The proposed methodology offers several advantages for construction and geotechnical practice. Compared with conventional mechanical testing, the Sedimaging-based approach is faster, non-destructive, and capable of high-throughput soil characterization with minimal laboratory effort. Deriving soil parameters directly from post-settlement imagery enables rapid and cost-effective assessment during early-stage construction planning, site evaluation, and material screening, particularly for building foundations and other infrastructure systems.
Beyond conventional laboratory testing, the proposed technique shows strong potential for integration into intelligent monitoring frameworks for construction sites and large-scale civil engineering projects. For example, Sedimaging can be combined with UAV-based or optical monitoring technologies to support rapid, image-based screening and qualitative evaluation of soil compaction and deformation trends in foundation zones, embankments, and earth–rock dams, where granular material behavior plays a critical role in long-term performance.
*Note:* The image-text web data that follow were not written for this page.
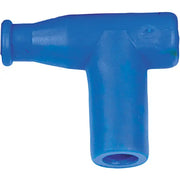 SP1 Colored Spark Plug Cap NGK Style Electrical 01-109-23 - Blue Caps
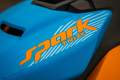 New Sea-Doo Spark 3UP TRIXX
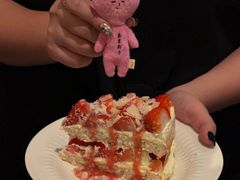 -O'eat Blossom&Pelican(深圳首店)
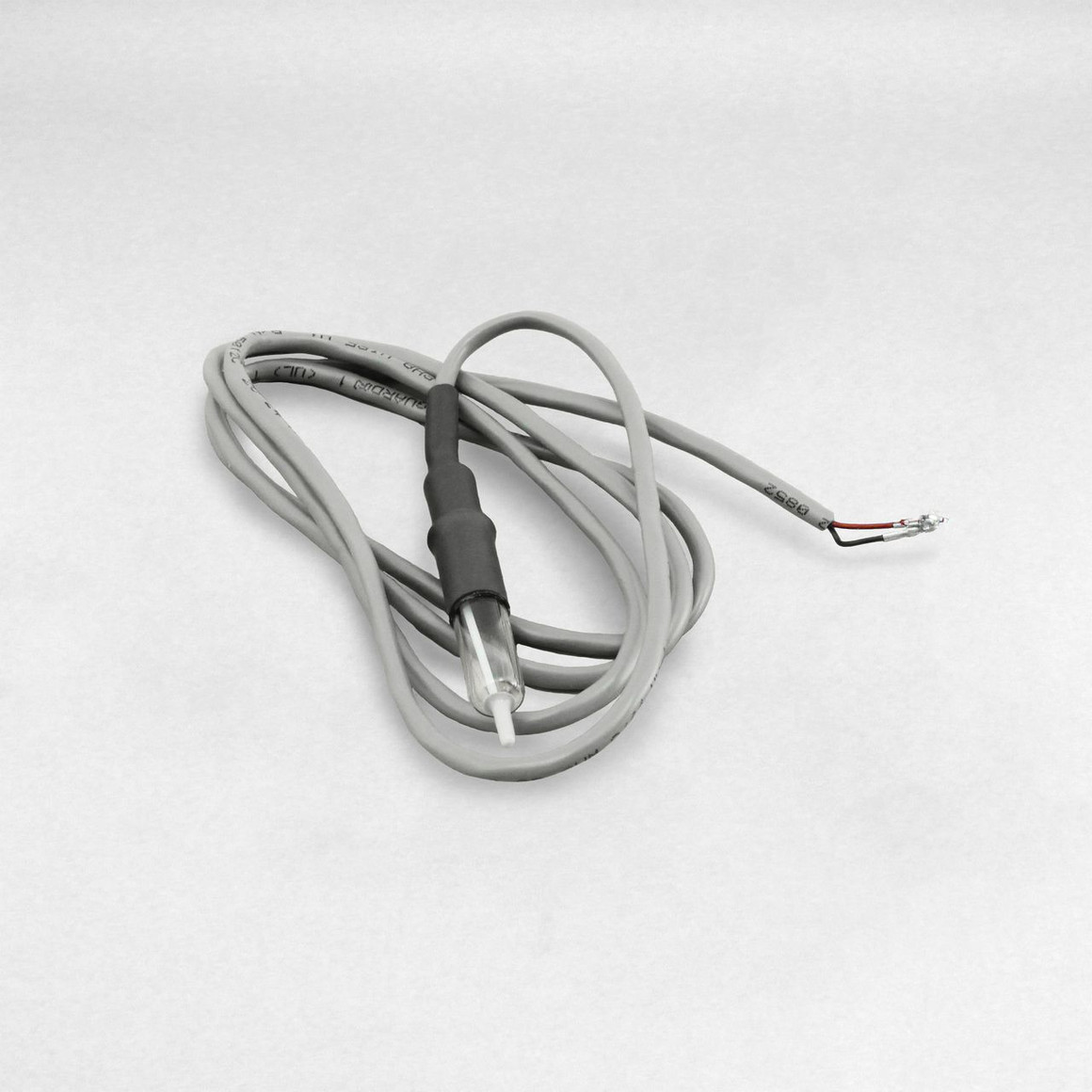 Thermistor Assembly, 562X6LS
Future developments may further enhance the applicability of the Sedimaging method by incorporating three-dimensional imaging, machine learning techniques, and real-time monitoring capabilities for continuous tracking of granular soil behavior during construction. Such advances would support more automated, efficient, and field-adaptable solutions for modern geotechnical engineering and infrastructure management.
At its current stage, the proposed method is intended to complement, rather than replace, conventional laboratory or field testing, serving primarily as a rapid screening and preliminary assessment tool in engineering practice.
In summary, this study demonstrates the feasibility of using image-based analysis to predict key soil properties relevant to building foundation design and infrastructure systems such as earth–rock dams. With its potential for large-scale application, the proposed method can improve the efficiency, cost-effectiveness, and reliability of geotechnical investigations and construction site monitoring, thereby contributing to safer and more sustainable development in both urban and hydraulic engineering environments.